MERCREDI 12 SEPTEMBRE 18h05 : PATATE DONC JE SUIS!

Pas de chaise qui cède sous mon poids, ni de cours de sport qui tue ma réputation. Mais l'heure de la cantine s'est transformée en cauchemar.

Les deux premiers jours j'avais commencé à prendre des habitudes confortables. J'évite la cohue en passant dix minutes après tout le monde. Bon les meilleurs plats sont pris d'assaut. Parfait ça m'oblige à prendre des immondices (macédoine de légumes, ou purée radioactive verte fluo) et comme j'ai faim, je mange tout. Il n'y a plus de frites et plus de steak haché. Bon sur le dessert, et l'entrée, il reste toujours le plus sucré et le plus gras. Faut bien se faire un peu plaisir. De ce côté là, pas de problème.

Je me suis trouvé une table que personne ne veut, c'est celle à côté du tapis roulant destiné au plateau repas vide... vide c'est un grand mot, on y trouve plus de la moitié des ingrédients d'origine et quelques bonus comme des chewing-gums, des emballages de cosmétiques, et des cadavres de mots doux.

Ma petite table est mon havre de paix. C'est une table pour deux. Une île déserte. Ça pourrait vite devenir un chantier mais je me débrouille pour finir et m'enfuir avant la cohue de sortie.

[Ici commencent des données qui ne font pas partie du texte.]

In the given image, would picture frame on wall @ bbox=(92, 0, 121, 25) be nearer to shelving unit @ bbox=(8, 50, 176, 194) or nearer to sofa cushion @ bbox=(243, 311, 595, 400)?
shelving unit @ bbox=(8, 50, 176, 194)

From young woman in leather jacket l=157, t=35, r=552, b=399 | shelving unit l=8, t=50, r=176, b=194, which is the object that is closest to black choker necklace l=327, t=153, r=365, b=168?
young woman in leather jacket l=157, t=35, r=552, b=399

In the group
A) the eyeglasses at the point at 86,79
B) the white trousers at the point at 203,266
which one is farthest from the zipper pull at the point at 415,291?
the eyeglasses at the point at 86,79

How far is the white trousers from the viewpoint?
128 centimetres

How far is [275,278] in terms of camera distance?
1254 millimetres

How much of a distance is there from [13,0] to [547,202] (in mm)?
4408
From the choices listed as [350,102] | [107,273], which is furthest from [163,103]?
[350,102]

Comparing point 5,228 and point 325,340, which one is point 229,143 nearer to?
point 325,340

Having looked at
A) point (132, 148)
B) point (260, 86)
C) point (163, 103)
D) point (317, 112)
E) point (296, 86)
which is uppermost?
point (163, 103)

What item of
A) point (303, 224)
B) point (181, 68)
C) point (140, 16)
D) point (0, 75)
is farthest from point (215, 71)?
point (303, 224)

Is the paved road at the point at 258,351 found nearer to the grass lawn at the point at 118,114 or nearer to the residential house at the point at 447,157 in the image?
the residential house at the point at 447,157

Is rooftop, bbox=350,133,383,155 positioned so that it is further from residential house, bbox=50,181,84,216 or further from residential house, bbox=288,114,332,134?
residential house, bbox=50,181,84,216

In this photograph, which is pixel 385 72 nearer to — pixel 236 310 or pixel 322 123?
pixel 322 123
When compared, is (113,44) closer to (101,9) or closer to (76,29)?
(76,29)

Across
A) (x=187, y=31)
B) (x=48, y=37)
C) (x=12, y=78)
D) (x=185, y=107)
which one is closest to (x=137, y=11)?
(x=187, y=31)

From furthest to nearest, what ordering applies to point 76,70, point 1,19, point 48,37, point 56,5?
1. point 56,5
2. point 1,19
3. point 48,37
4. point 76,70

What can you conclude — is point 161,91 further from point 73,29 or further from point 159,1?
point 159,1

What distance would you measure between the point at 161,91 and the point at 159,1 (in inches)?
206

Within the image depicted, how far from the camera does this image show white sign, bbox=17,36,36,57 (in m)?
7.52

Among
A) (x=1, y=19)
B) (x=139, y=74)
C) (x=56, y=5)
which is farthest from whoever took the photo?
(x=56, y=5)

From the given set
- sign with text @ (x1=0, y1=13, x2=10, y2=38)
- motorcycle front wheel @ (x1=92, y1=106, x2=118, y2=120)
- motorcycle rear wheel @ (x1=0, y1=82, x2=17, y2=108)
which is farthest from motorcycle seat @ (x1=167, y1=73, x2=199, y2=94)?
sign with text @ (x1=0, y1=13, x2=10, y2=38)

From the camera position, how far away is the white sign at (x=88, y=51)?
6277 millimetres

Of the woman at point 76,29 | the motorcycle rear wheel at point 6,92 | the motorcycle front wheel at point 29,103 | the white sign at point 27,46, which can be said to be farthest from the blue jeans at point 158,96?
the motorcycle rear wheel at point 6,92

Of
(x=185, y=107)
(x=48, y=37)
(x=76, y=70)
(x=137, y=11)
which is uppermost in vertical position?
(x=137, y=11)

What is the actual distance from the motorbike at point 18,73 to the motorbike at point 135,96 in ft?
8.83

En effet ils arrivent et repartent tous en même temps. Les moutons de mon école aiment se goinfrer en troupeau, en se persuadant qu'ils sont dix à s'apprécier. Quel mensonge. Un instinct grégaire.

Bref! La guerre a commencé. Je n'en avais jamais vu dans mon ancien lycée. Mais j'en avais déjà entendu parler. Au début ça pouvait être drôle car je n'étais qu'une spectatrice. Mais évidemment le sort m'a choisie. Mais de quoi je parle? D'une guerre de purée!
C'est comme une tradition primitive presque animale, une rébellion de bébés capricieux contre l'autorité de leurs parents. J'étais tapie dans ma tanière, quand le match a commencé précédé de quelques ricanements. Des mecs évidemment! Mais les filles aiment ça sans participer, elles hurlent d'abord, faussement choquées, puis se protègent derrière les garçons, puis les encouragent, puis deviennent des furies insatiables. Tout en parole. J'assistais à un show surprenant, nouveau pour moi, digne d'une dissertation philosophique. Un plaisir voyeur. J'ai vite déchanté.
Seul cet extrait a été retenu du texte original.